__Given data__.

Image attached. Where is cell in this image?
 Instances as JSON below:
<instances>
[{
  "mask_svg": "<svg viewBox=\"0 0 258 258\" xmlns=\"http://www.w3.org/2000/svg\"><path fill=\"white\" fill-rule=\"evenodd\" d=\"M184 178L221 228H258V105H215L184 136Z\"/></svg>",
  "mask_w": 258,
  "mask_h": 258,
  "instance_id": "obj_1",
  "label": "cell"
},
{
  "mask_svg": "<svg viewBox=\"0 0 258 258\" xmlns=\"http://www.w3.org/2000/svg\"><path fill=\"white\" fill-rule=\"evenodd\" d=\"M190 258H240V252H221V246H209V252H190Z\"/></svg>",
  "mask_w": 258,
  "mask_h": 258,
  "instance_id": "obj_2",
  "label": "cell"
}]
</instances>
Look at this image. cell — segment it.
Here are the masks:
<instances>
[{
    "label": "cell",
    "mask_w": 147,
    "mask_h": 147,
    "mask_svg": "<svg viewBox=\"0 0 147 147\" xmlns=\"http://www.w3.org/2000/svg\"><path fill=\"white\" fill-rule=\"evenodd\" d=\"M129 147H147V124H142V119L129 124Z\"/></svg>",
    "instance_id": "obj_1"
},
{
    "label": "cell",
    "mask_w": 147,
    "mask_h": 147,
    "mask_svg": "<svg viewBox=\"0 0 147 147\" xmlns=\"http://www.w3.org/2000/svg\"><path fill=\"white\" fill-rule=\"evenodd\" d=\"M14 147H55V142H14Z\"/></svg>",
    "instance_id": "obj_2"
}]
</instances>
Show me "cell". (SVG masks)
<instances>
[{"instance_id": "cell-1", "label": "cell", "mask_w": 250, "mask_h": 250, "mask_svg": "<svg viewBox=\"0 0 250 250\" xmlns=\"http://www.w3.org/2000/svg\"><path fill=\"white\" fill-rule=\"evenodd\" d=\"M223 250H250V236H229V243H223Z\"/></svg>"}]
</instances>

__Prompt__.
Copy every line of the data above without changing a single character.

__Output for this task__.
Image attached. Where is cell in this image?
 Instances as JSON below:
<instances>
[{
  "mask_svg": "<svg viewBox=\"0 0 258 258\" xmlns=\"http://www.w3.org/2000/svg\"><path fill=\"white\" fill-rule=\"evenodd\" d=\"M184 178L221 228H258V105H215L184 136Z\"/></svg>",
  "mask_w": 258,
  "mask_h": 258,
  "instance_id": "obj_1",
  "label": "cell"
},
{
  "mask_svg": "<svg viewBox=\"0 0 258 258\" xmlns=\"http://www.w3.org/2000/svg\"><path fill=\"white\" fill-rule=\"evenodd\" d=\"M190 258H240V252H221V246H209V252H190Z\"/></svg>",
  "mask_w": 258,
  "mask_h": 258,
  "instance_id": "obj_2",
  "label": "cell"
}]
</instances>
Look at this image. cell — segment it.
Here are the masks:
<instances>
[{
    "label": "cell",
    "mask_w": 147,
    "mask_h": 147,
    "mask_svg": "<svg viewBox=\"0 0 147 147\" xmlns=\"http://www.w3.org/2000/svg\"><path fill=\"white\" fill-rule=\"evenodd\" d=\"M129 147H147V124H142V119L129 124Z\"/></svg>",
    "instance_id": "obj_1"
},
{
    "label": "cell",
    "mask_w": 147,
    "mask_h": 147,
    "mask_svg": "<svg viewBox=\"0 0 147 147\" xmlns=\"http://www.w3.org/2000/svg\"><path fill=\"white\" fill-rule=\"evenodd\" d=\"M14 147H55V142H14Z\"/></svg>",
    "instance_id": "obj_2"
}]
</instances>
Show me "cell". (SVG masks)
<instances>
[{"instance_id": "cell-1", "label": "cell", "mask_w": 250, "mask_h": 250, "mask_svg": "<svg viewBox=\"0 0 250 250\" xmlns=\"http://www.w3.org/2000/svg\"><path fill=\"white\" fill-rule=\"evenodd\" d=\"M223 250H250V236H229V243H223Z\"/></svg>"}]
</instances>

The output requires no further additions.